Hello sohail009, and welcome to the forums.

No, the <pre> tag is not a problem. But if there is a crawling problem, you will often see reports about it in your Webmaster Tools account.

Google does not guarantee to index every page that they spider - in fact they usually don't. This is especially true when the same text is available at more than one address, such as the situation you report with both HTML and PDf versions of the information.

How many total pages does your site have, and how many pages does Google show they've indexed?

sohail009

7:07 am on Jul 14, 2009 (gmt 0)

actually the site have more than 1000 pages and the sitemap.xml have 1075 URL's. The URL is already mentioned in xml sitemap, but still i am wondering why google dosent index or shows the result in search.

Although the url is not found under Google successful crawled urls

< snip >

[edited by: Robert_Charlton at 7:40 am (utc) on July 14, 2009]
[edit reason] removed specifics [/edit]

tedster

7:45 am on Jul 14, 2009 (gmt 0)

There are three different processes to be very precise about when you analyze a situation:

crawling >> indexing >> ranking

You can best see what is crawled from your own server logs
You can get an idea of how many URLs are indexed by entering site:example.com into the Google Search box - where example.com is your actual domain name
You can get a general idea of your best rankings from within Webmaster Tools. You also get more information from the Google search referers in your server logs.

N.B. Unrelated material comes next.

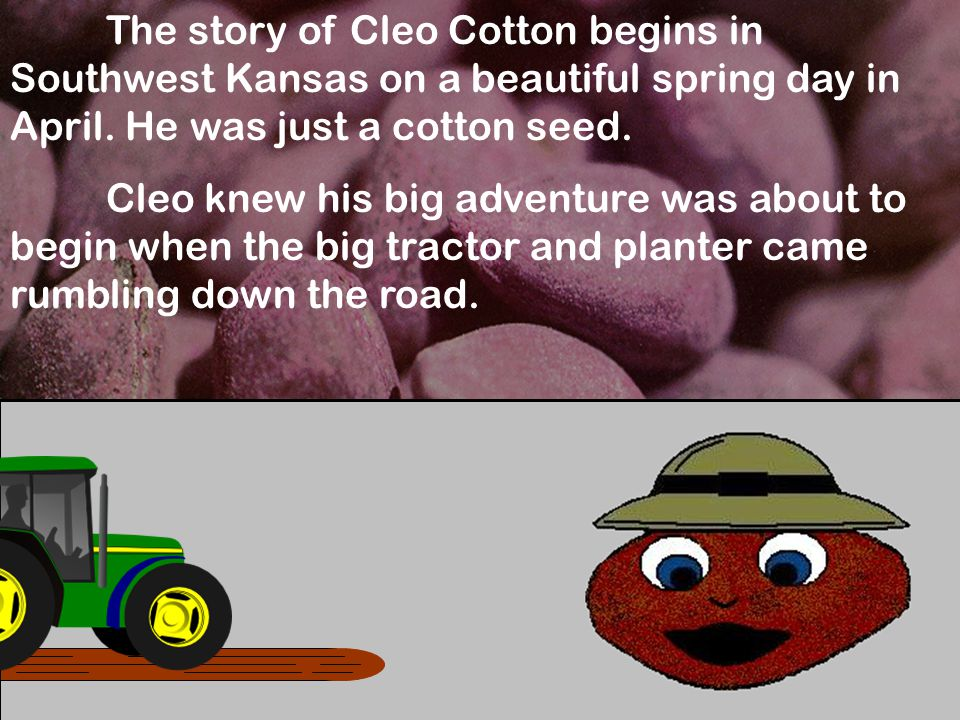 The story of Cleo Cotton begins in Southwest Kansas on a beautiful spring day in April.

Why any URL gets skipped at each of these three stages can be quite complex. But from what you described, I'd say the duplicate text is the major issue.

sohail009

7:56 am on Jul 14, 2009 (gmt 0)

Well i also dont know why URL's are skipped. Akthough i have already gone through step 1 and 2. and the intresting things is in step 2, google says

Results 1 - 10 of about 3,040 from example.com. (0.15 seconds)

When i reach at the last page which is 37, and now google says

Results 361 - 370 of 370 from example.com. (0.25 seconds) :) first they wrote 3,040 pages and when browsing till last page it says 370....

About duplicate text, no i don't have any duplicate text! but YES other domain do have the same content! but unfortunately their page also not indexed?

[edited by: Robert_Charlton at 8:31 am (utc) on July 14, 2009]
[edit reason] changed to example.com [/edit]

tedster

8:10 am on Jul 14, 2009 (gmt 0)

Perhaps I misunderstand - I was responding to what you wrote here: "...although Google had already indexed it's PDF version but HTML version is not being indexed." If the same text is included in the .html document and the .pdf document, then that is a duplicate content situation.

----

The site: operator usually begins by giving only a rough estimate of the total number, and sometimes it's a VERY rough estimate. That's why the word "about" is included until you drill down toward the final pages of results.

Over the years, several Google people have made mention of this - the way that Google shards the data and stores those fragmments over several hundred thousand servers makes an immediate count very difficult to return to the user.

sohail009

8:15 am on Jul 14, 2009 (gmt 0)

No you understood it right!... my mistake... So you suggestion is removing the PDF version will resolve the issue?

tedster

8:25 am on Jul 14, 2009 (gmt 0)

Yes, that's a step you can take. You don't need to remove the file, you can just use a Disallow rule in your robots.txt file. That way you still have it online for your visitors' convenience, but the search engines will not keep that URL in their public index.

g1smd

7:09 pm on Jul 15, 2009 (gmt 0)

Do change the search URL to add the &num=100 parameter so that you see 100 results per page.

It will save a lot of work.